Petr Drobisz

Personal information
- Date of birth: 14 July 1976 (age 49)
- Place of birth: Třinec, Czechoslovakia
- Height: 1.88 m (6 ft 2 in)
- Position(s): Goalkeeper

Youth career
- 1986–1990: TŽ Třinec
- 1990–1991: FC Vítkovice

Senior career*
- Years: Team / Apps / (Gls)
- 1991–1997: Železárny Třinec / 56 / (0)
- 1998–2000: FK Jablonec 97 / 6 / (0)
- 2000–2007: 1. FC Slovácko / 186 / (0)
- 2007–2011: SK Sigma Olomouc / 94 / (0)
- 2013–2014: 1. SC Znojmo / 2 / (0)
- Total:  / 344 / (0)

= Petr Drobisz =

Czech footballer (born 1976)

Petr Drobisz (born 14 July 1976 is a Czech former professional footballer who played as a goalkeeper.

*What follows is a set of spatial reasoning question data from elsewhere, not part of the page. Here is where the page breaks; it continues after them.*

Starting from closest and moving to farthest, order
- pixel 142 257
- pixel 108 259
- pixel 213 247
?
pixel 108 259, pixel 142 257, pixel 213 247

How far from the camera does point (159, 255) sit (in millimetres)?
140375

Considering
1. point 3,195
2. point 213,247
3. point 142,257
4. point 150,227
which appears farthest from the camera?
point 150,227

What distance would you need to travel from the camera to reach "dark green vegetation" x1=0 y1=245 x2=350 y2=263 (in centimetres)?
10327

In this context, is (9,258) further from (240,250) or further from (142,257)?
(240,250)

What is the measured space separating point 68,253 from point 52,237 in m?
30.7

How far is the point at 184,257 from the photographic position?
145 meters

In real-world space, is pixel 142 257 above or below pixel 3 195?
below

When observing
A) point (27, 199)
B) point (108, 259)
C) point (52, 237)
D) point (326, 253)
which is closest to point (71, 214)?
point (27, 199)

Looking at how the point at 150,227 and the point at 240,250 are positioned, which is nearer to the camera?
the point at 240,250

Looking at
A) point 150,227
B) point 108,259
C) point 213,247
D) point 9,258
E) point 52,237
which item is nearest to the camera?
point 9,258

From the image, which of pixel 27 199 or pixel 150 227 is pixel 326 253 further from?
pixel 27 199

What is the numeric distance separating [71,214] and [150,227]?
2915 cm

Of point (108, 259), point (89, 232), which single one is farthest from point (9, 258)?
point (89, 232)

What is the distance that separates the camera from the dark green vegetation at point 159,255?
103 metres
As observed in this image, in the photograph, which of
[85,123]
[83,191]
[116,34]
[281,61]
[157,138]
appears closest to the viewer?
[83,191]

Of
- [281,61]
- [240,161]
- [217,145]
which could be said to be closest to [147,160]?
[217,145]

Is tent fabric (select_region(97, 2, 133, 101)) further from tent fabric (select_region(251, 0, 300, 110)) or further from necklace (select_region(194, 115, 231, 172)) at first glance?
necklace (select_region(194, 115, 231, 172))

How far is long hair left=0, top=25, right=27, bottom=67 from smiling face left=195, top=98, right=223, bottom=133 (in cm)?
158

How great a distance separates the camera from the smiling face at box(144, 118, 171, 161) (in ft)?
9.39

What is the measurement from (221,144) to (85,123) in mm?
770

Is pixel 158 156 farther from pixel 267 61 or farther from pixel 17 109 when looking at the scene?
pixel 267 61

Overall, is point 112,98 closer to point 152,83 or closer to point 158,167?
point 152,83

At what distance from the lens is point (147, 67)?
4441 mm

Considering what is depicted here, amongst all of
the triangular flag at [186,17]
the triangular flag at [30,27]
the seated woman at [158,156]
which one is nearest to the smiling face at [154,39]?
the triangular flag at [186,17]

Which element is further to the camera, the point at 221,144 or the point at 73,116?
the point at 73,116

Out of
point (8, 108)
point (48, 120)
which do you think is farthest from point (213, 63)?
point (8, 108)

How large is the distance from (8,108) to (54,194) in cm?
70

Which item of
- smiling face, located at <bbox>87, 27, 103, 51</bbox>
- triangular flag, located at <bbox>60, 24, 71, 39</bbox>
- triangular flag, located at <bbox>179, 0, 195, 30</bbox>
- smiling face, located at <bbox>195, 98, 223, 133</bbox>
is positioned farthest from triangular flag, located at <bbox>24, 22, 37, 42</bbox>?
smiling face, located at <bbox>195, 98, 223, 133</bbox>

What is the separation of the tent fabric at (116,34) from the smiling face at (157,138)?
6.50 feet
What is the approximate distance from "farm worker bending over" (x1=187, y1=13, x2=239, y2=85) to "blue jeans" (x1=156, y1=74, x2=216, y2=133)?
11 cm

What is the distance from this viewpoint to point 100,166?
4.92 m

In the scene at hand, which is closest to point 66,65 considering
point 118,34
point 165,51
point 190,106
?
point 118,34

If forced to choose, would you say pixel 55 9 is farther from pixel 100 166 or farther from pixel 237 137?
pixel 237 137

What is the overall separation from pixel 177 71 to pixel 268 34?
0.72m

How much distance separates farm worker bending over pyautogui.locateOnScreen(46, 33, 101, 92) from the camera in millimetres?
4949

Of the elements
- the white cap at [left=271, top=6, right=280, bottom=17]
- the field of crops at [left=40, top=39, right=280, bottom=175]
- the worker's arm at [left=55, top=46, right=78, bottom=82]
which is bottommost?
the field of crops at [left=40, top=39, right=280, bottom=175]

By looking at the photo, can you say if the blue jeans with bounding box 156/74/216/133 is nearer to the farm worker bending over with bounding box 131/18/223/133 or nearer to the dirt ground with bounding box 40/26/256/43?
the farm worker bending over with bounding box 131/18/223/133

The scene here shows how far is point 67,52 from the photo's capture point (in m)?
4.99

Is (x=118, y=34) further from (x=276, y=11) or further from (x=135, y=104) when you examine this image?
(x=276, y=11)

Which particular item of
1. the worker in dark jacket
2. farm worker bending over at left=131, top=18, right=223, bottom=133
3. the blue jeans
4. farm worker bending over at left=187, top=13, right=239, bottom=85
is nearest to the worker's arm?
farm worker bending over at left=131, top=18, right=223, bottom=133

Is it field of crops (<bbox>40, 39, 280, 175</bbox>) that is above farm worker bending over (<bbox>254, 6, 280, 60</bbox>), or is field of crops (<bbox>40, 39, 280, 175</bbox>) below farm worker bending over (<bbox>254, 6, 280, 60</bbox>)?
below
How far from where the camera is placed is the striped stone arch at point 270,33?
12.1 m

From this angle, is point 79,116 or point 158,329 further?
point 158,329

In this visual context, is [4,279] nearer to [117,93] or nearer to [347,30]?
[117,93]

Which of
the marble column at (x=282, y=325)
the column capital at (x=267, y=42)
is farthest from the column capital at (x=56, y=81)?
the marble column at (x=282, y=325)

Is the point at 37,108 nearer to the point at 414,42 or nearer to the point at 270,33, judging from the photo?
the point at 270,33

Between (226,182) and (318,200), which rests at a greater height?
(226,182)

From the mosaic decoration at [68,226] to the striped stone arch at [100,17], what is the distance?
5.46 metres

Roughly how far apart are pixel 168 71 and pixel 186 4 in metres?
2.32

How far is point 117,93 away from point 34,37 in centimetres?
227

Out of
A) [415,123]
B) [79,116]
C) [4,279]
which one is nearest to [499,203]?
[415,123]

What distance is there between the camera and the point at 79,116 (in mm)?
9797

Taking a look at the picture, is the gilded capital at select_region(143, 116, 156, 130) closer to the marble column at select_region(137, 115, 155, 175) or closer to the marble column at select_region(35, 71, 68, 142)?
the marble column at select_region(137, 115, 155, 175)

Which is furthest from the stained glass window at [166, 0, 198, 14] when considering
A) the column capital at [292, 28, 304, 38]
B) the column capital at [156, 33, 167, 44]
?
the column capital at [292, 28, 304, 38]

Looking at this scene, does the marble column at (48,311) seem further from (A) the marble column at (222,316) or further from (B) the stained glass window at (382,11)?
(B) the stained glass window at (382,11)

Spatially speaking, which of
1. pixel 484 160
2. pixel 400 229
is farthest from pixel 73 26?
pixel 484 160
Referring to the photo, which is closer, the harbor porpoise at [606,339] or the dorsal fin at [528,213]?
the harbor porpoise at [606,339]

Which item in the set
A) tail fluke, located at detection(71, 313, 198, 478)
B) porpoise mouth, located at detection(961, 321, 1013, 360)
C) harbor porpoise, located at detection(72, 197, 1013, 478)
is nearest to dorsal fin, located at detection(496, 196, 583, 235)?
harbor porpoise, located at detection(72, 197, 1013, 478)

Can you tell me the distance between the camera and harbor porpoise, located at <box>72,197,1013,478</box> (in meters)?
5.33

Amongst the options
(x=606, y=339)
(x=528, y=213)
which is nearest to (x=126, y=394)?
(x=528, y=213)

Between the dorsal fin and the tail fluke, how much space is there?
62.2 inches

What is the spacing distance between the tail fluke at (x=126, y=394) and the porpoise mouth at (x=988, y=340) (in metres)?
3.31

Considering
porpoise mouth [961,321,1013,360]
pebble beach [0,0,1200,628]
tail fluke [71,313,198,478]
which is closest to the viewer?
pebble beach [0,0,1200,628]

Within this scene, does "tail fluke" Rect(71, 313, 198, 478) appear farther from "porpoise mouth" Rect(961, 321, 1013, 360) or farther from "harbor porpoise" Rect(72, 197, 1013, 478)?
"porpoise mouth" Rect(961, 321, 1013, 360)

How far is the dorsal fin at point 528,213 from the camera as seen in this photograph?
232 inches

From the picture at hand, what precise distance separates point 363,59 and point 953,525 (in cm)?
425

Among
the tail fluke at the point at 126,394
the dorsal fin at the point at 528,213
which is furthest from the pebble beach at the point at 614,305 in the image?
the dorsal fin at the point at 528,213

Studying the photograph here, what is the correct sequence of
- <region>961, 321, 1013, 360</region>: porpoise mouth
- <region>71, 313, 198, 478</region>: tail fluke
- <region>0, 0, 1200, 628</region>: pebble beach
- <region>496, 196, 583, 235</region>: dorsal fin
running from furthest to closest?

Drobisz was suspended as part of an enquiry into corruption allegations, as announced by the Czech Football Association on 9 June 2011. This was later confirmed on 18 August 2011 as an 18-month suspension. After his ban ended in February 2013, he signed with the newly promoted Znojmo for the 2013–14 season.